Dianggapnya itu sebagai sebuah plot twist atau cliffhanger, padahal itu semua dilakukan karena batasan durasi film yang sudah harus selesai.
Cliffhanger sendiri merupakan perangkat plot dalam fiksi yang menampilkan karakter utama dalam dilema yang sulit atau genting di akhir episode atau film, sehingga terasa menggantung dan diharapkan dapat mendorong penonton untuk kembali melihat bagaimana karakter menyelesaikan dilema tersebut.
Di dalam perjalanan "belajar" membuat film selama bertahun-tahun dengan langsung praktik, membuat saya paham bahwa membuat twist dan cliffhanger itu ada tekniknya, bukan asal-asalan.
Meski pada kenyataannya, sejak dulu dan bahkan kini, jika bicara ide, banyak pembuat film pendek yang berhasil membuat cerita pendek menarik.
Jika dari sisi teknis produksinya, terutama penggunaan peralatan, di era pertama kali saya memulai sangatlah kentara. Hal itu bertolak belakang dengan kondisi sekarang.
Teknologi mempermudah orang untuk membuat film.

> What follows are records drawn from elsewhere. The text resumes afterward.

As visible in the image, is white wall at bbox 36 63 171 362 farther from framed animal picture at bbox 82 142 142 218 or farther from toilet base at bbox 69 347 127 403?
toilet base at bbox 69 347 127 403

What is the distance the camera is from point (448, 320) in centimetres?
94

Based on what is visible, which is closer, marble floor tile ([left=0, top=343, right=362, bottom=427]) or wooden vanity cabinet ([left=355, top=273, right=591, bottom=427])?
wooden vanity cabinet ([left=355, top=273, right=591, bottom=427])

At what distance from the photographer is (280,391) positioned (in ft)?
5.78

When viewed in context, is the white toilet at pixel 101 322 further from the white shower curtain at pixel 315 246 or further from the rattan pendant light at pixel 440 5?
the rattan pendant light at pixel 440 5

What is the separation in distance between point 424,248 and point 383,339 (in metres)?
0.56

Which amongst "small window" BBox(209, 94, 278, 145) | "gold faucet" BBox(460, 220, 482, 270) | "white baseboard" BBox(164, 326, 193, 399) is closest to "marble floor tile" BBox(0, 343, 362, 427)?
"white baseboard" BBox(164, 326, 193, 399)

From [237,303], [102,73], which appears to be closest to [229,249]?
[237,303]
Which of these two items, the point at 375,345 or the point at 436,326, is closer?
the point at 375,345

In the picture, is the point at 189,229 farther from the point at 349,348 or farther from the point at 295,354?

Mulai dari perangkat kameranya yang bisa menggunakan telepon seluler, demikian pula dalam proses pasca produksinya, semua bisa menggunakan aplikasi yang banyak tersedia di playstore.
Seharusnya, dengan perkembangan teknologi peralatan, cerita yang dihasilkan juga harus mengimbanginya sehingga film bisa semakin dinikmati sebagai suatu hiburan menarik.
Dan semua itu sangat memungkinkan, apalagi kehadiran film pendek ini sangat bisa menjadi pilihan karena durasinya singkat.
Untuk mereka yang berkantong pas-pasan, atau tak punya cukup waktu dalam menikmati film padahal sangat hobi menonton, film pendek tentu akan menjadi hiburan utama mereka.
Pergeseran ke era digital ini membuat apa yang dulu terasa musthil bagi saya, kini semakin menjadi sangat realistis.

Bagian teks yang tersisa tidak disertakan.